Curbside Recycling in Illinois – Challenges and Coverage


Illinois has a long history of championing recycling and composting programs, but it has a long way to go. Illinois generates about 19 million tons of garbage per year, which is 23 percent more waste per capita than the national average. Also, only 37 percent of that waste is recycled. Current recycling programs divert over seven million tons of useful materials from landfills and save enough energy to heat and light 578,000 homes. Each year, recycling in Illinois reduces water pollution by 21,500 tons of various contaminants and reduces air pollution by 131,000 tons of various contaminants each.

Illinois does not collect statewide recycling data, but data gathered at the municipal level shows the recycling rate in the state remains low. The national average in 2015 was just under 26 percent, and Chicago was at eight percent. Cook County was at 19 percent, with DuPage County and Naperville above the average at 29 percent in 2018.  A helpful list of items the can and cannot be recycled is found here. Illinois ranks 28th in the nation with a 20 percent recycling rate for common household materials. 

Across Illinois and the U.S., the recycling system overall is in decline. Some local governments have ended their curbside recycling programs, and other municipalities have reduced the list of materials they will accept. The collapse of international recycling markets and the dramatic rise in plastic production are big contributors to this issue. 

Starting in early 2018, East Asian governments began banning, limiting, or more heavily regulating U.S. recyclable exports. This ended the era of globalized waste trade. The decreased demand for recycled materials, the rise of plastic, and the lack of attention by product designers to create recyclable products are also major factors in the decline in recycling. 

Materials such as metal and cardboard have historically worked well in recycling, and there remains a marketplace for those products. Plastic, however, can only be recycled a few times and that involves an expensive and complicated process. The amount of plastic entering the recycling system has exploded from 20,000 tons in 1980 to more than three million in 2015. And that doesn’t include the 26 million tons of plastic in landfills and five million tons of plastic burned that same year. 

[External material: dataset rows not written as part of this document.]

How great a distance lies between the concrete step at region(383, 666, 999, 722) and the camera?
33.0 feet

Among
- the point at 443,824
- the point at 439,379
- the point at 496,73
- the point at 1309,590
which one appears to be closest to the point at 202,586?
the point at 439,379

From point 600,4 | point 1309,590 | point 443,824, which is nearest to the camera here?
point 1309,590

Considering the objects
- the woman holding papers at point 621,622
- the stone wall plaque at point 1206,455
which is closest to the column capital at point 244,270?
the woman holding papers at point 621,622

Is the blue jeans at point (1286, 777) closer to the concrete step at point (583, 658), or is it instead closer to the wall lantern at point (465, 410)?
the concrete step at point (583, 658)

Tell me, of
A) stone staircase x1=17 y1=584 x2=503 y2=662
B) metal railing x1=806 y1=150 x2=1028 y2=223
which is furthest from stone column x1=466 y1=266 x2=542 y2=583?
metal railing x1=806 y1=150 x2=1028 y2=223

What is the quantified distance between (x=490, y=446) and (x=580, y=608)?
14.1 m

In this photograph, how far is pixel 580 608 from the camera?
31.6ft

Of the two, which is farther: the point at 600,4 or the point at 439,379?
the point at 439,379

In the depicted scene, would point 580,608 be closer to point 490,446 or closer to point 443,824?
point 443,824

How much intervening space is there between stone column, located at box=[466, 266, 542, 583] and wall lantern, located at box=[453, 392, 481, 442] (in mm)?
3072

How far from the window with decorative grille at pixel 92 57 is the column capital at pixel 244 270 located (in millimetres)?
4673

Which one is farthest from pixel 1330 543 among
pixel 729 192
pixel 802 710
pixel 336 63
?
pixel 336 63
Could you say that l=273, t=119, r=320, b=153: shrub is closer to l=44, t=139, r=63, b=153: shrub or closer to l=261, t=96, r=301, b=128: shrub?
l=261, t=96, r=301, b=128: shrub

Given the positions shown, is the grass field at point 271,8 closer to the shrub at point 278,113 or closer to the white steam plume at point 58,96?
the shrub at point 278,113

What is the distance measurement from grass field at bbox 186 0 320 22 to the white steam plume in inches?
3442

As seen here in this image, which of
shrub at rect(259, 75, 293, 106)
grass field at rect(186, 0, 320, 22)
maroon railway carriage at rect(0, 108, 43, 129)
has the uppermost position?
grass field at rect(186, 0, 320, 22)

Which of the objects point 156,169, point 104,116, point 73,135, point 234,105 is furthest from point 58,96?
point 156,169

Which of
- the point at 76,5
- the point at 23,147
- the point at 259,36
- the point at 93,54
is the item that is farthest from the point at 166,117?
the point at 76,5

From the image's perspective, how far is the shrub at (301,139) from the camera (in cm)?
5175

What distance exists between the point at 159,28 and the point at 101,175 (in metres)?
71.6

Recycling seems like a seamless solution to the plastic waste issue plaguing our nation’s oceans, air, and soil. But the recycling industry faces many challenges, including non-recyclable materials and regular trash items being put into recycling bins and containers. Workers in the recycling industry face risks, including chemical exposure, combustible dust explosions, machine guarding hazards, and exposure to powerful equipment with moving parts. Many municipalities lack the resources or support to enact an effective recycling system, with separate bins and safe recycling centers needed. There is a lack of demand for many recycled materials.